I don't know about you, but I find that my favorite book by an author is often the first one I read by him or her. I think So Long, See You Tomorrow will always be my favourite William Maxwell work, but it is a book he wrote over forty years earlier, They Came Like Swallows, that many contend is his greatest work. It is hard to argue. The story revolves around an eight-year-old boy living in a small mid-western farming community when the 1918 influenza epidemic hits, taking the lives of many including the child's mother. This book has soo much raw emotion in it, and yet the writing is so firmly controlled that the resulting tension is unbelievable. I do not believe anyone can read this novella an not be deeply moved. No doubt the book derives much of its power from the fact that it is largely autobiographical. Maxwell was only ten when his mother died of influenza.

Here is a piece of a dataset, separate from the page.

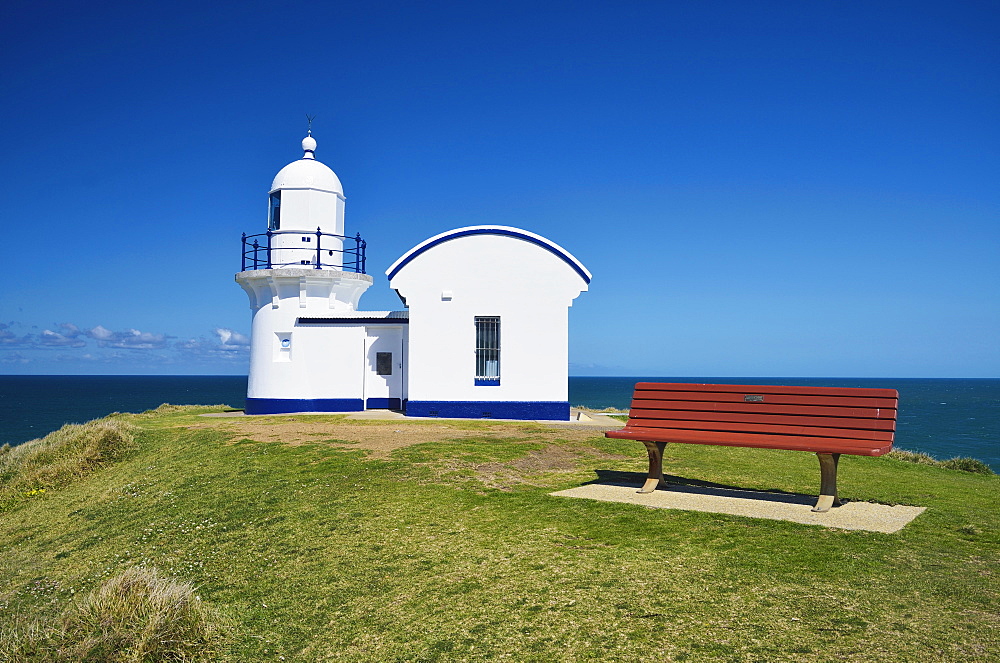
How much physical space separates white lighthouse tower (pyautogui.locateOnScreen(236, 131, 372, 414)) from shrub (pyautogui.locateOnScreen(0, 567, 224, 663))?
58.8 feet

Besides being the author of six novels spread over nearly fifty years of his career, he was the long serving fiction editor at The New Yorker magazine, and as such was the editor for such writers as Vladimir Nabokov, Mavis Gallant and J. D. Salinger. He was an accomplished short story writer himself, and the Calgary Public Library carries several of his collections of short fiction. My personal favourite is The Old Man at the Railroad Crossing and Other Tales. Written between 1957 and 1966, these short stories are remarkably different from what one might expect from William Maxwell. Maxwell's novels are highly realistic, internal investigations wherein the smallest shades of emotion are examined with precision and care. The stories in this book are, by contrast, almost flights of fancy - folktales and fables that have no firm setting in time or place, and the "truth" these stories try to get at is illuminated more by circumstances than by feeling. There are morals to these stories, but often they are not the morals you would expect. Sometimes you are left with the sensation of being told a truth that you can not define.

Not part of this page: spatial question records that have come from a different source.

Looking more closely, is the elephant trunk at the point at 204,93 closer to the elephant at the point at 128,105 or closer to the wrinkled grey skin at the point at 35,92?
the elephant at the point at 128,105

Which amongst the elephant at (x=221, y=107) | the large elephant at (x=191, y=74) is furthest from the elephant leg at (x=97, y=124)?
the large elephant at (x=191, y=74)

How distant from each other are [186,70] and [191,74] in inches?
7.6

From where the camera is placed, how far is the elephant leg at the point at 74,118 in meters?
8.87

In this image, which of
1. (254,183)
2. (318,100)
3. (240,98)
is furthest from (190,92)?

The power these stories have may well come from some sort of primal source Maxwell tapped into while writing them. In his own words, "I didn't so much write them as do my best to keep out of the way of their writing themselves". The result is a collection of stories that the reader will be an active participant in the creation of meaning. I can not imagine anybody not finding a story in this collection that they would feel had been written specifically for them, and I would particularly recommend it to those who are cynical about the practical value of fiction.

William Keepers Maxwell passed away in July 2000, just a few weeks shy of his Ninety-Second birthday. In the few short years since his passing it seems that more and more people in the general public have discovered what writers like Ondaatje have always known - that he was one of the best writers of his generation.